WHAT TO WORK ON
**A)** Reproduce the article on the 2019 VASA survey word for word, from "Represented by Dr." to "period, among others.".
**B)** Continue the article on the 2019 VASA survey from the point where it stops.

TEXT EXCERPT
--- START ---

The Minister of Health, Dr. Osagie Ehanire, says Verbal and Social Autopsy (VASA) Survey is necessary for national planning and behavioral change for the well being of children.
He said this at the official opening ceremony of training of interviewers for the 2019 Verbal and Social Autopsy (VASA) survey in Kini, Akwanga, Nasarawa State on Wednesday.
Represented by Dr. Emmanuel Meribole, a Director in the ministry, Ehanire described the survey as a continuation of the National Demographic and Health Survey (NDHS) for data collection in the country.
He said that the survey would help to generate data for an action plan to end child mortality in the country
According to him, under-five mortality is becoming a problem in Nigeria and constitutes a challenge to health interventions.
Mrs. Bimbola Salu-Hundeyin, the acting Chairman of National Population Commission (NPC), said that the 2019 VASA survey would be
the second, as there was a first VASA survey in 2014.
Salu-Hundeyin explained that the survey would provide national and zonal level estimates of the major causes of under-five mortality in Nigeria in the 2013-2018 period, among others.
She added that the survey would also make available national and zonal patterns of care-seeking, social factors, and interventions
received as related to deaths in children less than five years of age, along with quality narratives of factors associated with the patterns.
She said that “as a follow up to the 2018 Nigeria Demographic and Health Survey (NDHS), randomly selected death from a household with an
under-5 death from 2013 to 2018 was sampled from the 2018 NDHS and a total of 3,215 under-5 mortality cases were selected.”

--- END ---

DATA BELOW
--- START ---

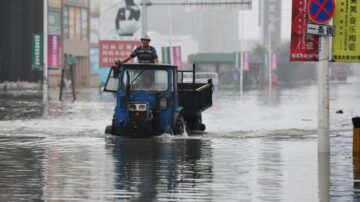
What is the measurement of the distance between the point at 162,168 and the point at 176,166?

--- END ---

RESULTS FOR EACH TASK
**A)**
Represented by Dr. Emmanuel Meribole, a Director in the ministry, Ehanire described the survey as a continuation of the National Demographic and Health Survey (NDHS) for data collection in the country.
He said that the survey would help to generate data for an action plan to end child mortality in the country
According to him, under-five mortality is becoming a problem in Nigeria and constitutes a challenge to health interventions.
Mrs. Bimbola Salu-Hundeyin, the acting Chairman of National Population Commission (NPC), said that the 2019 VASA survey would be
the second, as there was a first VASA survey in 2014.
Salu-Hundeyin explained that the survey would provide national and zonal level estimates of the major causes of under-five mortality in Nigeria in the 2013-2018 period, among others.

**B)**
The population commission boss said that out of the survey conducted, 31 per cent (974) are Neonates, while 69 per cent (2,241) children.
She explained that the regional spread of the occurrence of death during the period were 614 (20 per cent) of the total deaths in the Southern
part of the country, while 2,601 (80 per cent) occurred in the North.
Salu-Hundeyin noted that in Nigeria, the most common causes of neonatal deaths, including preterm birth (early birth), birth asphyxia
(a child not breathing or crying at birth) were severe infections such as septicemia, pneumonia, and meningitis.
According to her, other causes are tetanus and malformations, while major causes of young child deaths are pneumonia, diarrhea, and malaria.
She expressed hope in efforts of all to prevent some of the deaths even before a woman became pregnant, which she said was ensuring nourishment of mothers before and during pregnancy.
She advised that while cultural practices that exposed infants to be susceptible to some of these killer diseases should be avoided at all costs, it was also imperative that women were allowed sufficient time between pregnancies.
She reiterated the commitment of the commission to ending under-five mortality in the country, saying it was in realisation of the commitment
that NPC, in collaboration with the Federal Ministry of Health and others deployed to the field personnel to collect information for analysis and data generation.
The NPC chairman said every child lost to death represented an unfulfilled potential and called for collective efforts to ensure that every child was
given the opportunity to first be born, live and fulfill his or her potential.
The VASA survey is majorly a study that seeks to ascertain the causes and determinants of under-5 mortality.